▶ _SELECTED PASSAGE_:
==========
L-Seven was an American post-punk band from Detroit, Michigan, United States. The band existed during 1980–1983. Some band members had been formerly active in Detroit punk bands The Blind, Algebra Mothers, and Retro. Anecdotally, they lifted their name from the Rick James album Bustin' Out of L Seven. In February 1982, they recorded a self-titled three-song EP at Multi Trac Studios in Redford, Michigan. The EP was released as a 7" titled "L-Seven" by Touch and Go Special Forces in 1982. Although Touch and Go Special Forces was created to issue records of a different nature than the hardcore records that Touch and Go was issuing at the time, L-Seven's record was the only release under the "Special Forces" imprint.
During their brief existence, L-Seven supported many well-known post-punk bands such as The Gun Club, Killing Joke, The Stranglers, Iggy Pop, Bauhaus, U2, and The Birthday Party.

The last of these was one of the inspirations for the Laughing Hyenas, the band Singer Larissa Stolarchuk (under the nom de plume Larissa Strickland) went on to form with former Negative Approach singer John Brannon. In the Hyenas, she switched to playing guitar, relinquishing vocal duties to Brannon.
==========
Dataset rows:
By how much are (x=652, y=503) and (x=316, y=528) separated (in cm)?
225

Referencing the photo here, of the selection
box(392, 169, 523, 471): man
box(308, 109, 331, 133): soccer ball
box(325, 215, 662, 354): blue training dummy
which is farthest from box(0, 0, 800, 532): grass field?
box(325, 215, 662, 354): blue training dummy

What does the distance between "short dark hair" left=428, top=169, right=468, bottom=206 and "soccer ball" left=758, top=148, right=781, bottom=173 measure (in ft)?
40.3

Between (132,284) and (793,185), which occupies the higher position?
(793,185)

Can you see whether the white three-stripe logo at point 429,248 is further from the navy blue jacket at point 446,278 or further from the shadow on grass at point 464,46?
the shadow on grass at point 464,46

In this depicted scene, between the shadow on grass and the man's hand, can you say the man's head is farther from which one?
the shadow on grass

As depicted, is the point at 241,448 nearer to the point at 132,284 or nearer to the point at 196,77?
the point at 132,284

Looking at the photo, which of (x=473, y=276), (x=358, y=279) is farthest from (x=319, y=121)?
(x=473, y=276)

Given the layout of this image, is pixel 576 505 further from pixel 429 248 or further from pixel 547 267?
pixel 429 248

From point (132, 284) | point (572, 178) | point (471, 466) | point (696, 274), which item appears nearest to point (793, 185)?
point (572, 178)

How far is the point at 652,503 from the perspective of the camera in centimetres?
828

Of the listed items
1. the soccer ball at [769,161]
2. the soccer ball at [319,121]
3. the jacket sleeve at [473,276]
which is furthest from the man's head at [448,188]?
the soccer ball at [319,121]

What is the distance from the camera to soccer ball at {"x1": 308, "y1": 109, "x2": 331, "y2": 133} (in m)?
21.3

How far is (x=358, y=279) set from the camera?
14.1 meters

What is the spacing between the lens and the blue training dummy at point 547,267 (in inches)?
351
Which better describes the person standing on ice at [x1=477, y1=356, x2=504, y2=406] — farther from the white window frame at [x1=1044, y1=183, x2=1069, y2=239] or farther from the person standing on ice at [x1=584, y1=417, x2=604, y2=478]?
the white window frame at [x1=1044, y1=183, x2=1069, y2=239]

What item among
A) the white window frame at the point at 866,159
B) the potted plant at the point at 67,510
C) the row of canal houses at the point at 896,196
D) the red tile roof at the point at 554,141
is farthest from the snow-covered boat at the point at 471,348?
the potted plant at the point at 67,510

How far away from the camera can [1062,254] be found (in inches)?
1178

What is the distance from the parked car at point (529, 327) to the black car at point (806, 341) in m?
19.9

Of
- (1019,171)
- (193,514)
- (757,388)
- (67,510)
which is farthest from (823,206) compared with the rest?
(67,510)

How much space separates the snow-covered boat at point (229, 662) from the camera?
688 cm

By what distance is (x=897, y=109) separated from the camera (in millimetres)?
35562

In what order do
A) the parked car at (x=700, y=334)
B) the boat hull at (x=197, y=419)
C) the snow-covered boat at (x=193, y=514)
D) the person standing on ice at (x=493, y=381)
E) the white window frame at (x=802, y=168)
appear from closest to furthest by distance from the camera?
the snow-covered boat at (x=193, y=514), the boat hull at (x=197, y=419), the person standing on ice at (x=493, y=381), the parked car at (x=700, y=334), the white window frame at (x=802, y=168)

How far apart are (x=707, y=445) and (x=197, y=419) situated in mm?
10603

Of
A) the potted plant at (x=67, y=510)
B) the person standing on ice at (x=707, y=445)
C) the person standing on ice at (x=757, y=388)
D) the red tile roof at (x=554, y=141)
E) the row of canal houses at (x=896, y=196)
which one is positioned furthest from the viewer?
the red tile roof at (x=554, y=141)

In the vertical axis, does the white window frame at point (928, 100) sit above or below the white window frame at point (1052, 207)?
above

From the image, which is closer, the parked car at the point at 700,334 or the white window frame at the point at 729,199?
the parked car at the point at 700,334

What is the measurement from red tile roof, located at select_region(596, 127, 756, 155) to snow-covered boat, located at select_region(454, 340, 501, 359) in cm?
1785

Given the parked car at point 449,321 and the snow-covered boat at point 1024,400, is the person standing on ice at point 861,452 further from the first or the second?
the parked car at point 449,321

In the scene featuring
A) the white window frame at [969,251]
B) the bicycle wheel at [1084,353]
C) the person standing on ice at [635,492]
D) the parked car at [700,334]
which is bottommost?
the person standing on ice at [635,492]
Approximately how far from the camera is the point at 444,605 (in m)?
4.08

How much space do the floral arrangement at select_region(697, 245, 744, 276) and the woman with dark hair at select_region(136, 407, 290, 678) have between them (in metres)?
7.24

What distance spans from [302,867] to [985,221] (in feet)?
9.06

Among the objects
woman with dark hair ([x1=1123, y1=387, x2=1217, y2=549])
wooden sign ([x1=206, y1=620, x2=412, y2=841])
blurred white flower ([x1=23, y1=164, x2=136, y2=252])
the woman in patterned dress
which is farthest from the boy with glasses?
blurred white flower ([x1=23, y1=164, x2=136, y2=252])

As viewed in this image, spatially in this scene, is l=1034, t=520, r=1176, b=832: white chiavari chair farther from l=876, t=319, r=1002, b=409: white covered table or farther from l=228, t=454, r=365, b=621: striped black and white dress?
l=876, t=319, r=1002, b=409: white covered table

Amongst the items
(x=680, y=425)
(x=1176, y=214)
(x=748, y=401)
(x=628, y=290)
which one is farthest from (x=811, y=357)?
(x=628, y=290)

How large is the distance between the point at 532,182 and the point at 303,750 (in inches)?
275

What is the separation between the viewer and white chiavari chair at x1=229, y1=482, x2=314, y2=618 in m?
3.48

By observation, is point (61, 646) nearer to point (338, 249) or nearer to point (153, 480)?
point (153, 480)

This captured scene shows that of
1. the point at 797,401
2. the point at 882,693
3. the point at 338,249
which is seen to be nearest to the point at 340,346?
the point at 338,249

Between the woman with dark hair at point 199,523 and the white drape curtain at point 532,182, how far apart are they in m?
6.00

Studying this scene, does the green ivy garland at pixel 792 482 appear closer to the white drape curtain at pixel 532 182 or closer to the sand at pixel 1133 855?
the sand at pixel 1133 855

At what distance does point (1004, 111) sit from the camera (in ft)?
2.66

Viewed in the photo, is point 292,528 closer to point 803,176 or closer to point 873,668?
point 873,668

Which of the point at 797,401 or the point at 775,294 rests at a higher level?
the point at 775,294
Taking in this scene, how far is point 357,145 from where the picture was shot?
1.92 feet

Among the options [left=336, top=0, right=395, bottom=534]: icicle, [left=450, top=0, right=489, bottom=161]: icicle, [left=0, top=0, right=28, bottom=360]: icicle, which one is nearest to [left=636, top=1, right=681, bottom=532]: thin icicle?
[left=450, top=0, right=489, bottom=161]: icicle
==========
▶ _WHAT YOU NEED TO DO_:
A. In the L-Seven passage, where did the band record its self-titled three-song EP in February 1982?
B. Write what comes next in the L-Seven passage, picking up after its final sentence.

▶ _SOLVED TASKS_:
A. At Multi Trac Studios in Redford, Michigan.

B.
Stolarchuk died on October 9, 2006. Drummer Kory Clarke fronts the long-running band Warrior Soul. Guitarist Dave Rice would go on to form the bands The Linkletters and Sandy Duncan's Eye and at one point auditioned for British post punk band Public Image Limited.  In 2020, with the involvement of Sonic Youth drummer and Michigan native Steve Shelley, a long time fan of the band, Third Man Records released a compilation of unreleased L-Seven Demos and live recordings, which includes live renditions of the Misfits song "London Dungeon" and the Alice Cooper song "You Drive Me Nervous". The website Detroit Punk Archive has a compiled an oral history of the band.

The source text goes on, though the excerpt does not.